BAGIAN TEKS »
======

Setiap orang mengira aku ini gila. Dengan darahku yang mengalir cepat karena golakan perasaan yang
gembira dan hampir tak tertahankan, keluarlah dari mulutku ucapan yang sekarang sudah terkenal:
“Imperialis, perhatikanlah!.
Apabila dalam waktu yang tidak lama lagi Perang Pasifik menggeledek dan menyambar‐nyambar
membelah angkasa, apabila dalam waktu yang tidak lama lagi Samudra Pasifik menjadi merah oleh darah
dan bumi di sekelilingnya menggelegar oleh ledakan‐ledakan bom dan dinamit, maka disaat itulah rakyat
Indonesia melepaskan dirinya dari belenggu penjajahan dan menjadi bangsa yang merdeka.” Ucapan ini
bukanlah ramalan tukang tenung, iapun bukan pantulan daripada harapan berdasarkan keinginan belaka.
Aku melihat Jepang terlalu agressif. Bagiku, apa yang dinamakan ramalan ini adalah hasil daripada
perhitungan berdasarkan situasi revolusioner yang akan datang. Rapat ini bubar pada waktu tengah
malam. Kami bermalam di rumah Suyudi, seorang pengacara dan anggota kami di Jogya yang tinggal
pada jarak kurang dari dua kilometer dari situ. Kami memasuki tempat tidur pada jam satu. Jam lima pagi,
ketika dunia masih gelap dan sunyi, kami terbangun oleh suara yang keras. Ada orang menggedor pintu.
Aku terbangun begitu tiba‐tiba, sehingga pada detik itu aku mengira ada tetangga yang berkelahi.
Gedoran itu masih terus terdengar. Ia semakin lama semakin keras, semakin lama semakin mendesak
Gedoran ini diiringi oleh suara yang kasar di sekitar rumah Suyudi. “Inikah rumah tempat pemimpin
revolusioner menginap?” satu suara bertanya. “Yah, inilah tempatnya,” suara garang yang lain menjawab.
Kemudian lebih banyak suara terdengar meneriakkan perintah‐perintah. ,,Kepung rumah ini —halangi
pintu—.” Sementara itu bunyi yang meremukkan dari pukulan gada di pintu …… semakin lama semakin
keras, kian lama kian cepat. Dengan gemetar aku menyadari, bahwa inilah saatnya. Nasibku sudah pasti.
Gatot Mangkupradja yang pertama pergi ke pintu. Ia membukanya dan masuklah seorang inspektur
Belanda dengan setengah lusin polisi bangsa Indonesia. Kami menamakannya “reserse”. Semua
berpakaian seragam. Semua memegang pistol di tangan. Mereka ini adalah pemburu. Kami binatang
buruan. Rentak sepatu yang menunjukkan kekuasaan terdengar menggema ke seluruh daerah sebelahmenyebelah,
rentak sepatu pada waktu mereka menderap sepanjang rumah.

======

CUPLIKAN DATA »
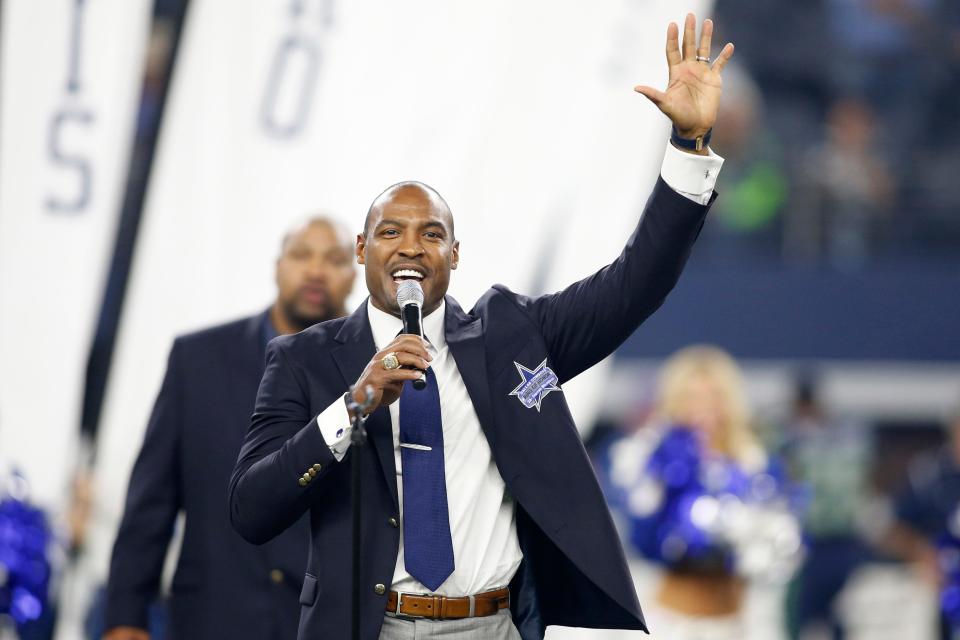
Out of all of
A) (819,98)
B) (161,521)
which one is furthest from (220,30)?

======

PETUNJUK TUGAS »
1) Menurut bagian teks, pukul berapa orang-orang yang bermalam di rumah Suyudi terbangun oleh suara keras?
2) Ganti kata "inspektur" dengan "komisaris" dalam bagian teks, lalu tuliskan kembali bagian yang dimulai dari "Kemudian lebih banyak" dan berakhir pada "menderap sepanjang rumah.".

JAWABAN »
1) Jam lima pagi.

2)
Kemudian lebih banyak suara terdengar meneriakkan perintah‐perintah. ,,Kepung rumah ini —halangi
pintu—.” Sementara itu bunyi yang meremukkan dari pukulan gada di pintu …… semakin lama semakin
keras, kian lama kian cepat. Dengan gemetar aku menyadari, bahwa inilah saatnya. Nasibku sudah pasti.
Gatot Mangkupradja yang pertama pergi ke pintu. Ia membukanya dan masuklah seorang komisaris
Belanda dengan setengah lusin polisi bangsa Indonesia. Kami menamakannya “reserse”. Semua
berpakaian seragam. Semua memegang pistol di tangan. Mereka ini adalah pemburu. Kami binatang
buruan. Rentak sepatu yang menunjukkan kekuasaan terdengar menggema ke seluruh daerah sebelahmenyebelah,
rentak sepatu pada waktu mereka menderap sepanjang rumah.